## IS1320 Sp03 Quiz 1 review - Prof. Futrelle

### Quiz to be given on Thursday 10 April - Closed book/notes

1. Given the first line of the formula for sim(dj,q) on pg 27, be able to write out the second line as a sum over the components of the weight vector. I will give you the dot product, you have to come up with the summation version.
2. Be able to write out an example of the similarity computation, e.g., if the query vector has only the word "tuna" with weight 3 and a document has "tuna" and "boats" with weights 3 and 4 respectively, compute the sim(doc,query) numerically. Be able to explain why the similarity is between 0.0 and 1.0, and never negative. In addition, you might try to sketch the vectors in 2-space to show the result graphically.
3. Be ready to discuss and deal with an example of the normalized frequency in Eq. 2.1. For example, given the raw frequencies for a half-dozen words, in one or two documents, compute their normalized frequencies. You have to memorize the definition of normalized frequency in Eq. 2.1. Discuss the possible range of the normalized frequency values.

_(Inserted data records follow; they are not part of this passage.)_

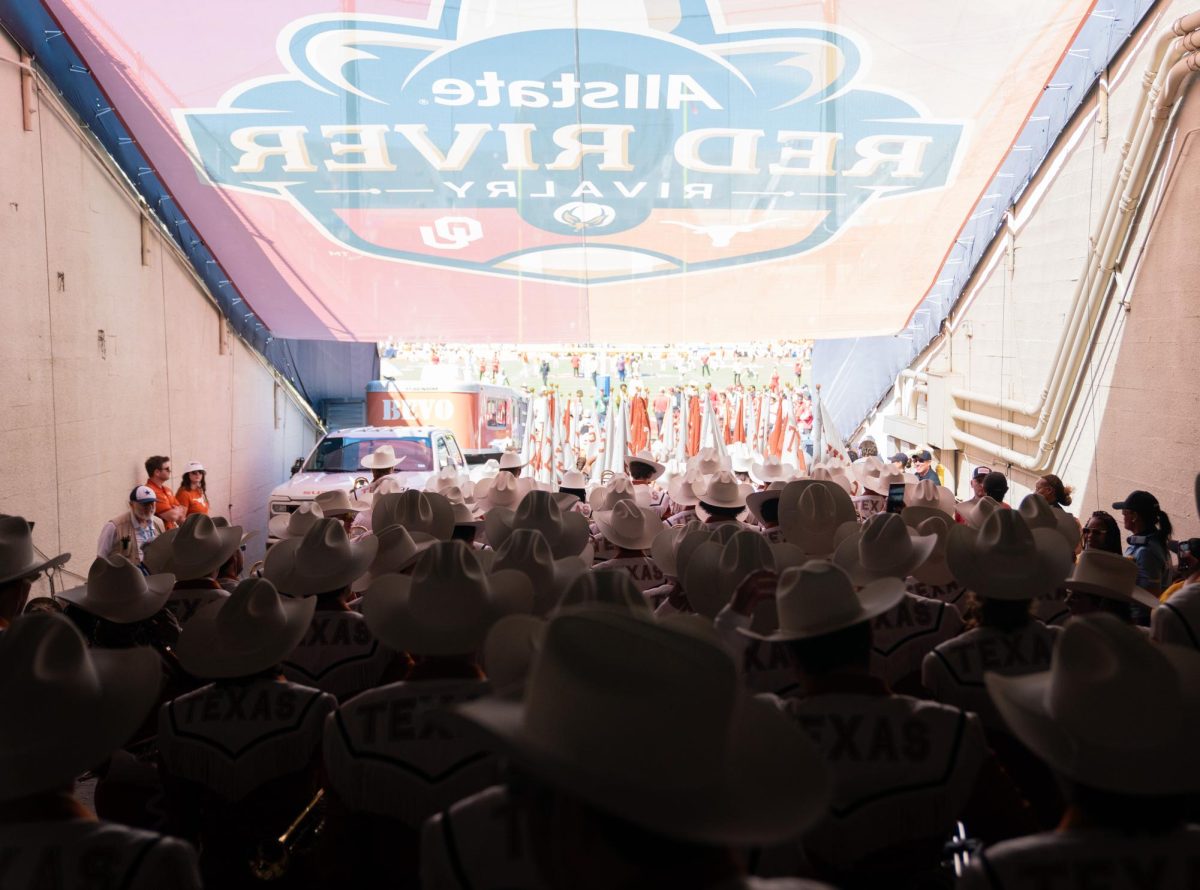 The Longhorn band walks into the Cotton Bowl before the game against the Oklahoma Sooners on Oct. 11, 2025.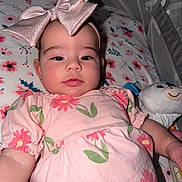 Victoria is registered to the contest to win money with this photo: baby, child, bow, pink_dress, floral_pattern, stuffed_toy, crib, mesh_canopy, face, portrait, cute, infant, sleeping_area, fabric, soft_toy, smile, happy, person, indoors, closeup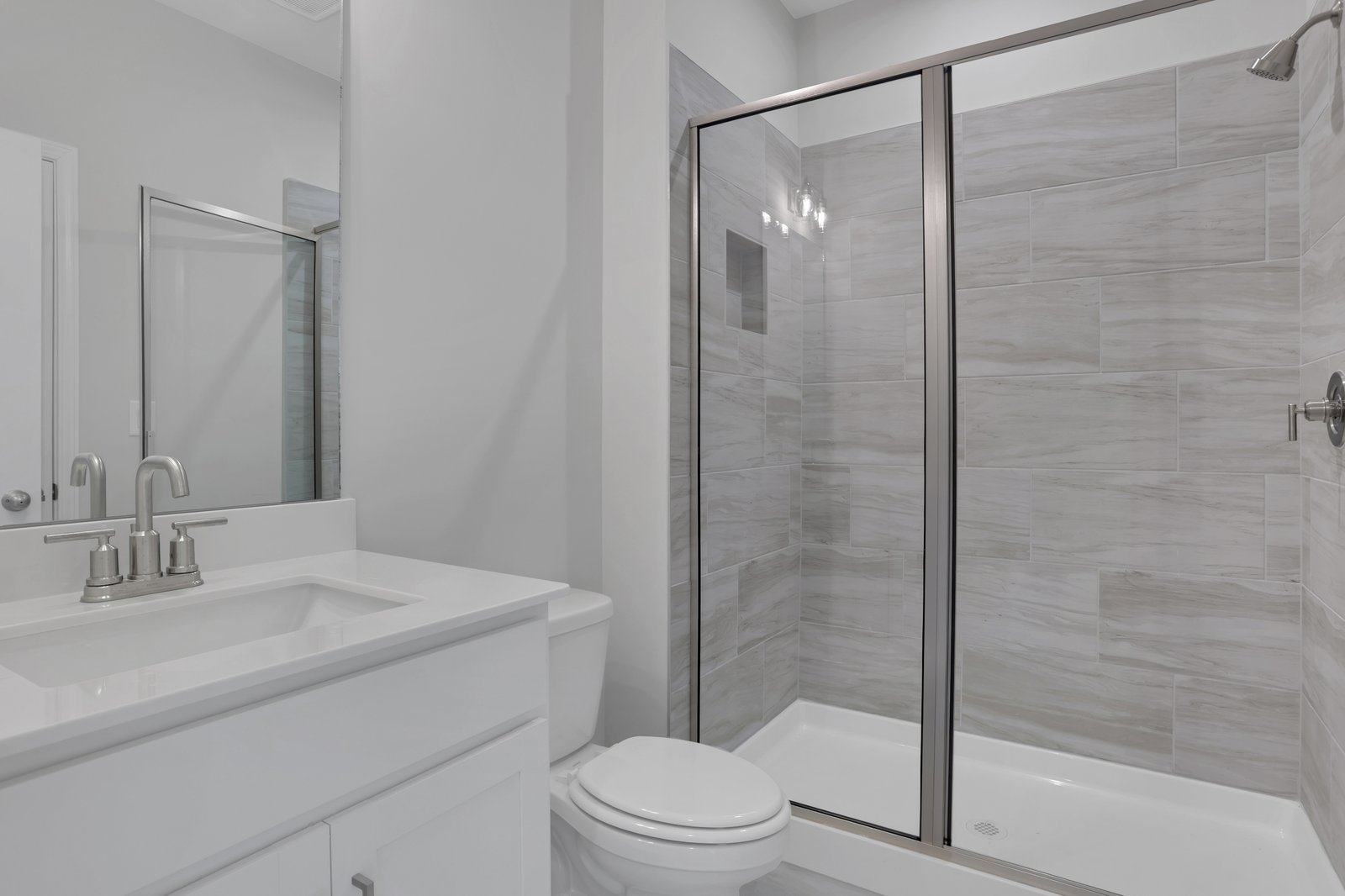 secondary bathroom with white cabinets and tile flooring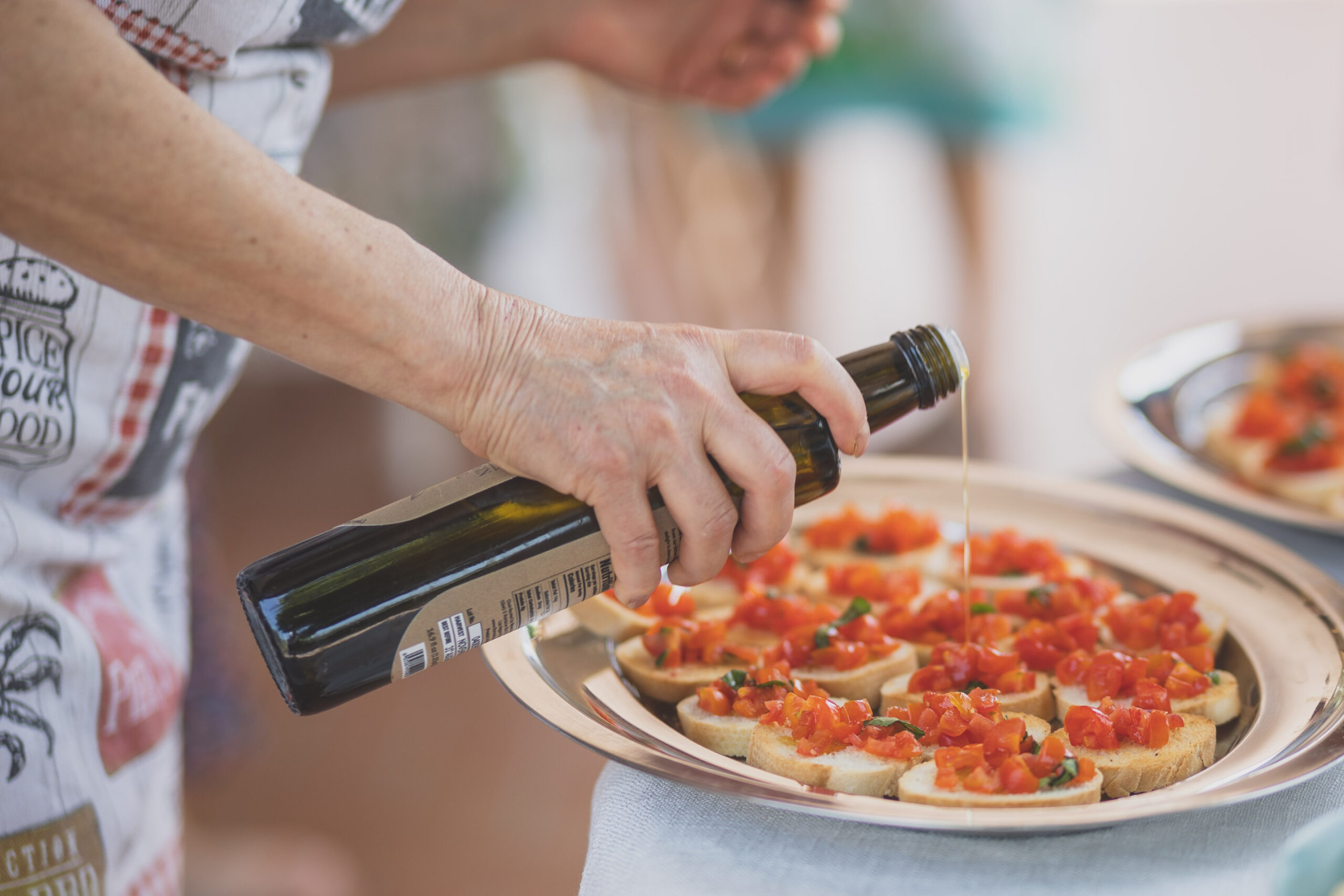 Italian Grandmother pouring olive oil over bruschetta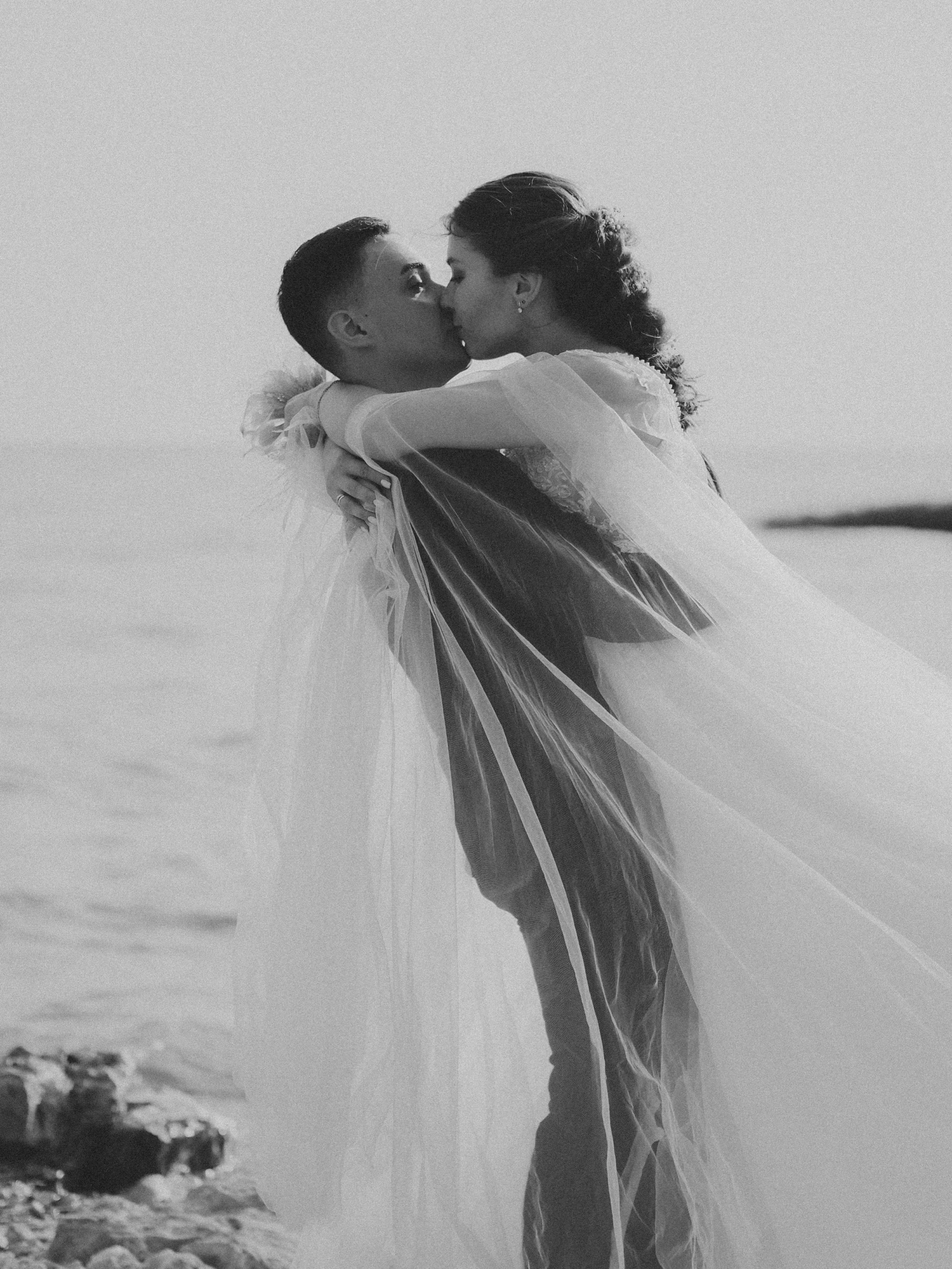 newlywed couple emce on beach in black and white po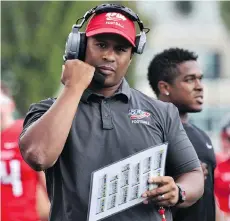  ?? BRAD McLEOD/SFU ATHLETICS ?? SFU Clan football coach Thomas Ford works on the sidelines at Terry Fox Field on Saturday, when the team ended a 33-game losing streak with a 54-7 win over the Willamette Bearcats.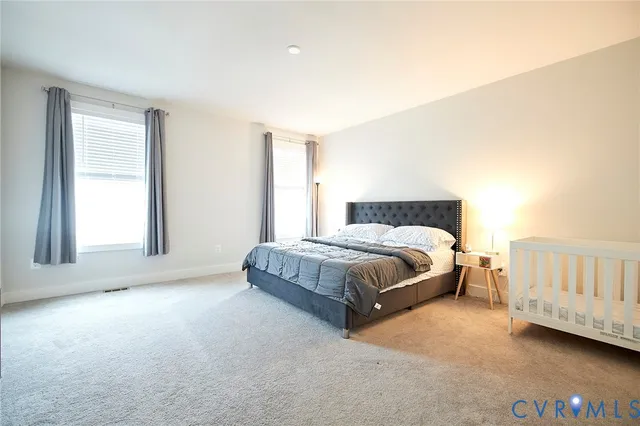 a spacious bedroom with a bed and a window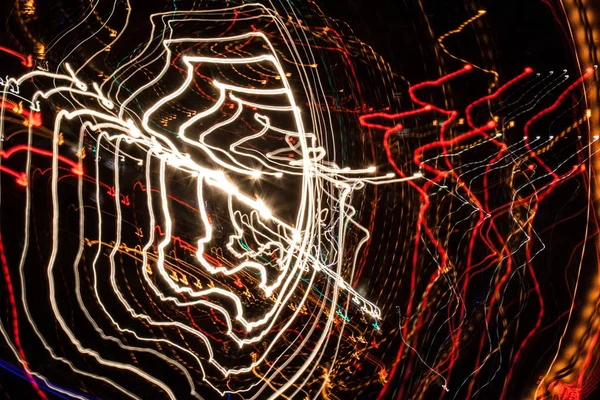Difusões luminosas abstratas de luzes da cidade — Fotografia de Stock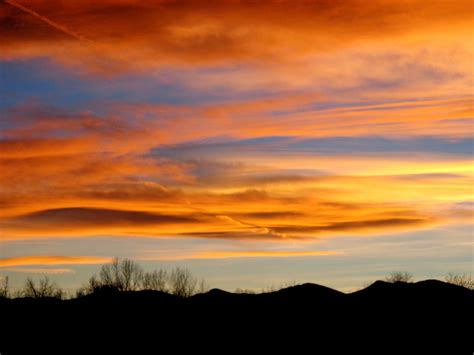 Orange And Blue Sunset Over Rolling Hills Picture Free Photograph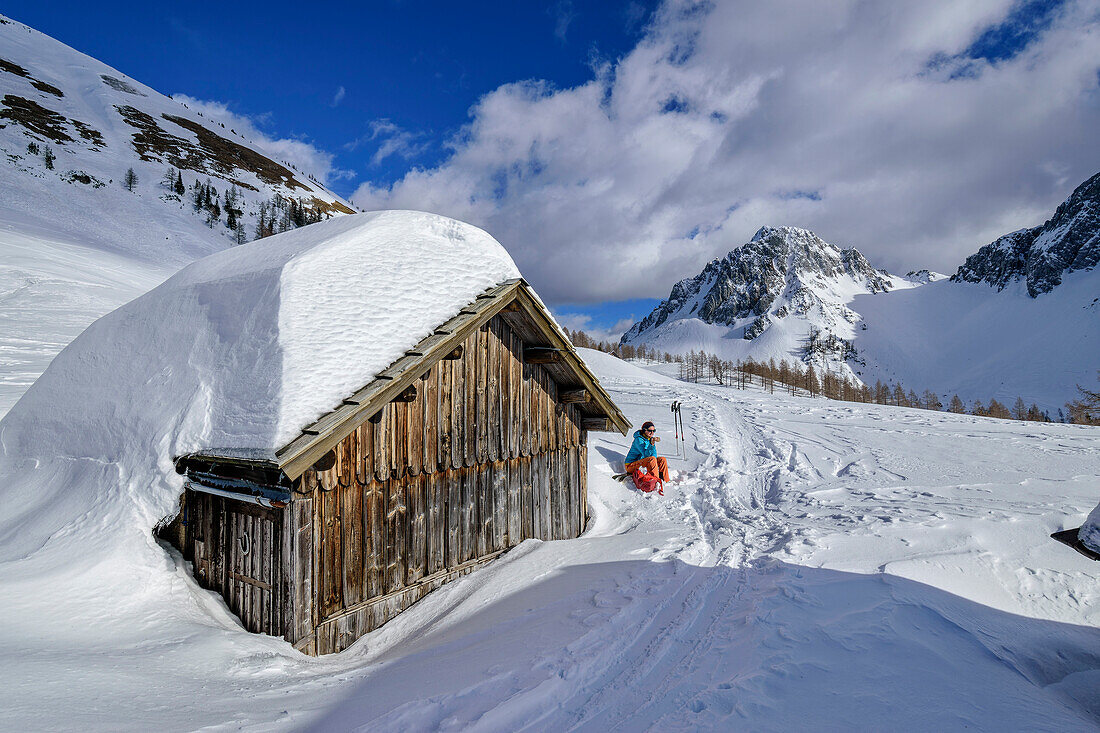 Woman on a ski tour sitting on a snow-covered alp with Bielschitza in the background, Matschacher Alm, Rosental, Karawanken, Carinthia, Austria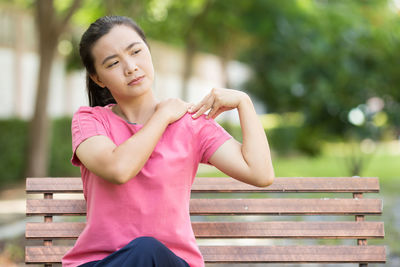 Young woman suffering from shoulder pain while sitting on bench at park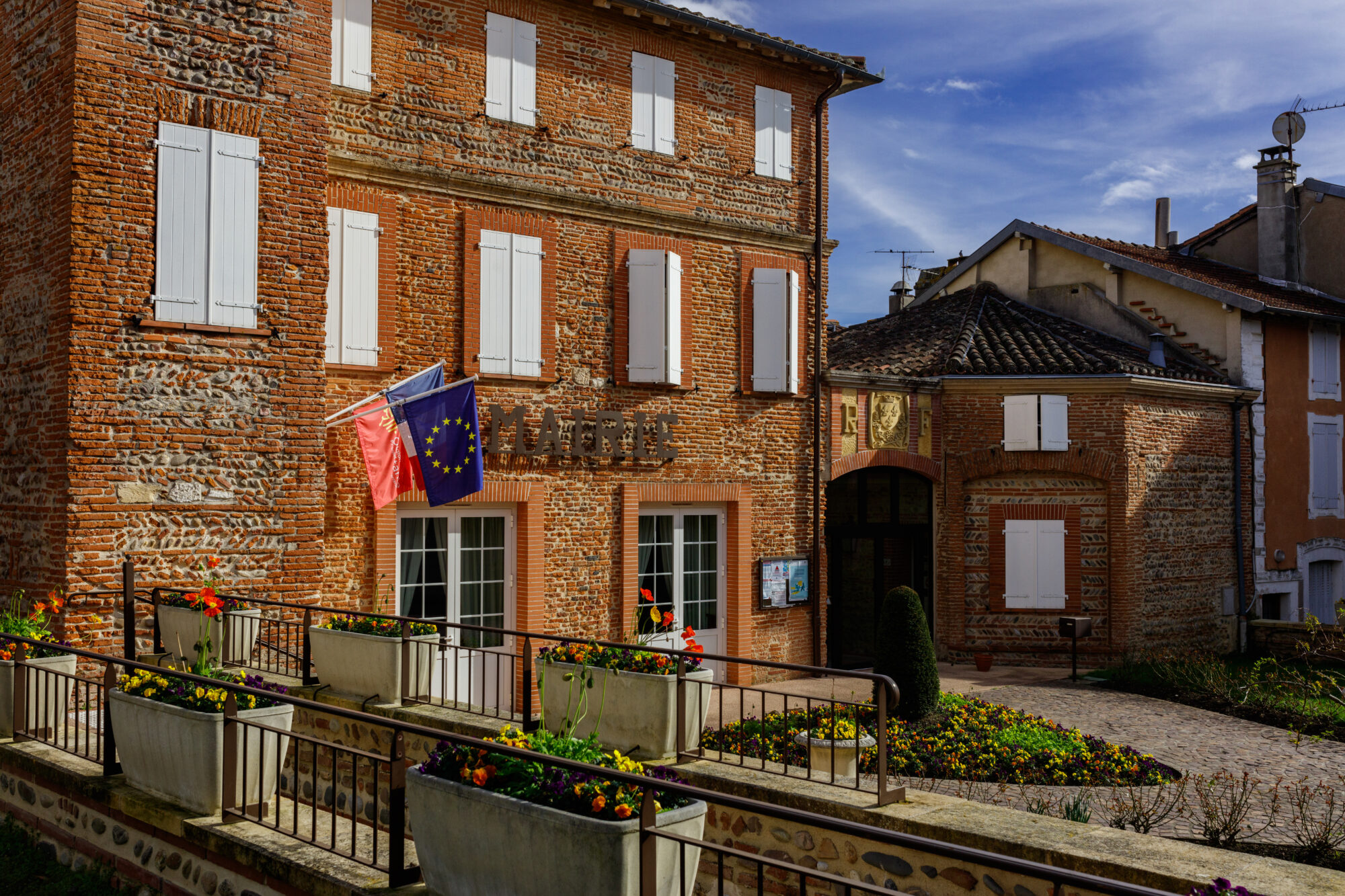 Mairie en brique avec drapeaux, Office de Tourisme Cœur de Garonne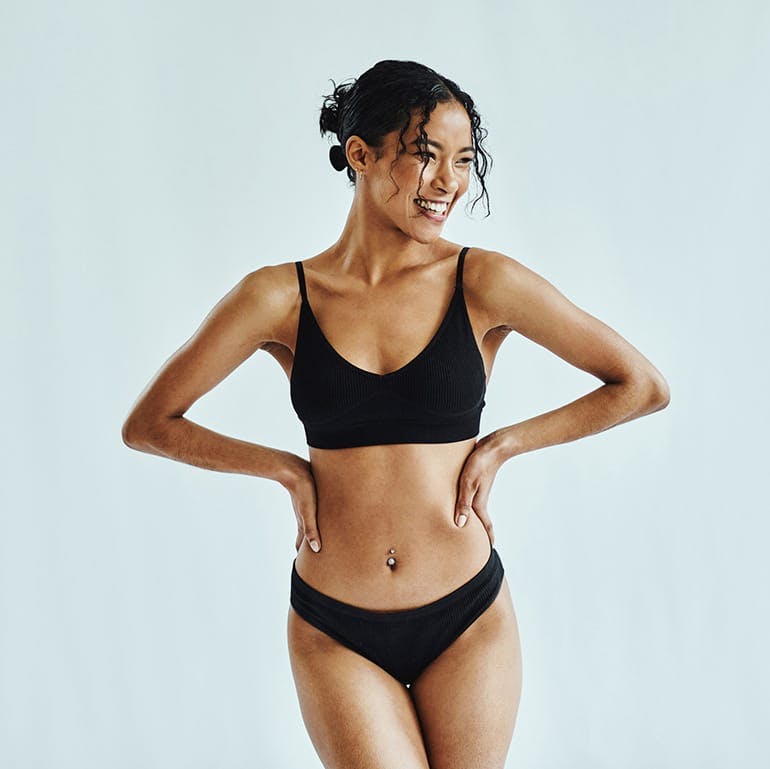 woman in undergarments smiling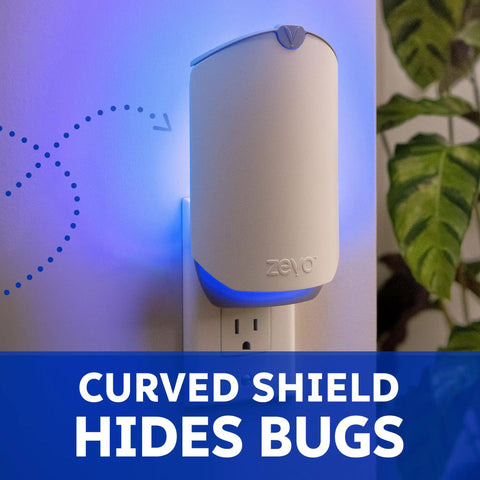 Plug In Bug Zapper For Straight Up Home Pest Control Killer Against Fruit Flies And Those Dang Gnats With Uv Light And No Mess Adhesive Cartridge Indoor Fly Traps 3 Refill Pack mounted on wall with blue light.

4. Memorize the expression for the inverse document frequency in Eq. 2.2. Be able to describe the meaning of the terms N and ni. Be able to come up with an example of a common word and what its document frequency might be, as well as a less common word. Make up examples with simple log values, e.g., if you use log10 then log10(1) = 0, log10(10) = 1, log10(100) = 2 -- handy for examples.
5. Be able to draw the set diagram, Fig. 3.1 and to define Precision and Recall in terms of the sizes of the appropriate sets.
6. Make up four simple numerical example to illustrate the combinations of high and low Recall and high and low Precision.
7. Explain how it is possible to get perfect Recall but very difficult to ever get perfect Precision.